**DATA TO PROCESS:**
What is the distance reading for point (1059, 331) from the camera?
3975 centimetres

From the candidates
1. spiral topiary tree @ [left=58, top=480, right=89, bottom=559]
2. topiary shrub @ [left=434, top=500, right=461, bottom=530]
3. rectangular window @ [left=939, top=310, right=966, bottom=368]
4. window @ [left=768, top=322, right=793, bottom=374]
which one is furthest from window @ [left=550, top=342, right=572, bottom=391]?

**TASK BRIEF:** Put every line of the records above into a Markdown table with the columns Row and Line. Number the rows in order and leave out blank lines.

**FINAL ANSWER:**
| Row | Line |
|---|---|
| 1 | What is the distance reading for point (1059, 331) from the camera? |
| 2 | 3975 centimetres |
| 3 | From the candidates |
| 4 | 1. spiral topiary tree @ [left=58, top=480, right=89, bottom=559] |
| 5 | 2. topiary shrub @ [left=434, top=500, right=461, bottom=530] |
| 6 | 3. rectangular window @ [left=939, top=310, right=966, bottom=368] |
| 7 | 4. window @ [left=768, top=322, right=793, bottom=374] |
| 8 | which one is furthest from window @ [left=550, top=342, right=572, bottom=391]? |